Phil was not a bad guy, the animals decided, after giving up his goofy alter ego and taking on real responsibility. But when Hieronymus heard the slap of his mum’s sneakers on the pavement, he told Snookie who it was, and she yipped and spun in circles around his trolley. She pushed him to the door, and when Dana stepped in, their squeals became even louder. She was carrying treats! TREATS!
“Oh, my widdle Fin, Mummy is so sorry you’ve been neglected. I have treats for my baby! And for anyone else who wants some!” She was wearing a backpack that turned out to be full of a variety of treats, something for every animal eventuality, like Santa Claus. The entire crowd stirred and circled around her.
“Hey, big H, what’s your mother calling you?” someone shouted from the back.
“She calls me Fin. Can’t pronounce my real name.”
“Good of her to bring treats for everyone,” Mame commented.
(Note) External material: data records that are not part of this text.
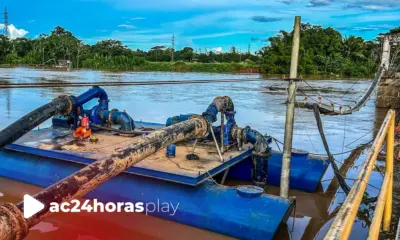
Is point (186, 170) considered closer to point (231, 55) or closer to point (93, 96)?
point (93, 96)

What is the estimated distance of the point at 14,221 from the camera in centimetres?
228

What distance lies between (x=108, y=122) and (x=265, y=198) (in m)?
3.77

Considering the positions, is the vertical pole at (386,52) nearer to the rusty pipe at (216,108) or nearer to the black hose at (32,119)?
the rusty pipe at (216,108)

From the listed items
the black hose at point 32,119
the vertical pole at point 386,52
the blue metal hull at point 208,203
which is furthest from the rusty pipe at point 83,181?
the vertical pole at point 386,52

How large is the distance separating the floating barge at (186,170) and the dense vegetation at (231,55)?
36.7 m

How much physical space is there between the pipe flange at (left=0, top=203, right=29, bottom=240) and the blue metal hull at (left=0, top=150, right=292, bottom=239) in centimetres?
264

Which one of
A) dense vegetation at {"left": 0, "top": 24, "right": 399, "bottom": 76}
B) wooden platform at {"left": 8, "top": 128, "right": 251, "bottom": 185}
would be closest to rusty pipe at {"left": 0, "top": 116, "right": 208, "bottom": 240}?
wooden platform at {"left": 8, "top": 128, "right": 251, "bottom": 185}

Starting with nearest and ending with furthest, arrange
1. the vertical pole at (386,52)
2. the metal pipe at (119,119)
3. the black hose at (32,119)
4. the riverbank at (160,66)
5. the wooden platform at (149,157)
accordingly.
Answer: the black hose at (32,119)
the wooden platform at (149,157)
the metal pipe at (119,119)
the vertical pole at (386,52)
the riverbank at (160,66)

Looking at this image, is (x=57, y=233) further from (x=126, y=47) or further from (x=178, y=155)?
(x=126, y=47)

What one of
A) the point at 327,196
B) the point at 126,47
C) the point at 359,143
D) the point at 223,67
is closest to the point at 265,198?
the point at 327,196

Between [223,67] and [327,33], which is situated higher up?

“She’s the best two-legg. The only one I really trust.”
***
After everyone got a snack, Dana sat back, feeling content now that she had found her NEXUS card and made amends with Fin. She was thrilled that the shelter now had no locked doors. The animals had a dream life.
But just then, Mame started rowling-yowling a rhythmic growl in a howling singsong voice. The other dogs, the cats, the potbellied pig, the birds, all joined in. The two mature birds, an African Grey and a Macaw, sang actual words:
Beasts of Washington, Beasts of Oregon
Beasts of every land and clime,
Hearken to my optimistic tidings
Of an equitable future time!
Dana gasped. This song was what brought Fin and Snookie to Bellingham! She gave him an extra treat, then wondered if it was equitable to give just him a treat. He was her baby, but the other animals might not take that into account. She started around the circle, giving every animal a second treat. She felt some of the treats stick to her perspiring palms.
After the potbellied pig got his treat, a strip of bacon, they all sang a new verse of the song:
Beasts of Washington, Beasts of Oregon
Add Vancouver to our list,
Time to spread our realistic tidings
Of the equity some have missed!
Dana, never one to be called tan, paled further. What were they going to do?
“Fin, sweetie, do you want to go home? Back to your bed where we snuggle, and I write, and you give me inspiration?”
He looked at her with his Peter Lorre eyes and whimpered. She knew then what she had to do. These creatures needed one human to serve as their advocate. She seemed to be their chosen liaison.
“Come take on the world with us,” the African Grey said, presumably interpreting Fin’s whimper.
This was quite a pickle. She could do just one thing. “All right, you guys. I’m in. but this is going to slow me down in finishing my memoir, and I think Seán will have a hard time forgiving me for the delay. But whatevs.”
“Skookum!” the birds cried. They fluttered toward the exit.
The rest of the creatures looked from pug to woman, and from woman to pug, and from pug to woman again; but already it was impossible to say which was which.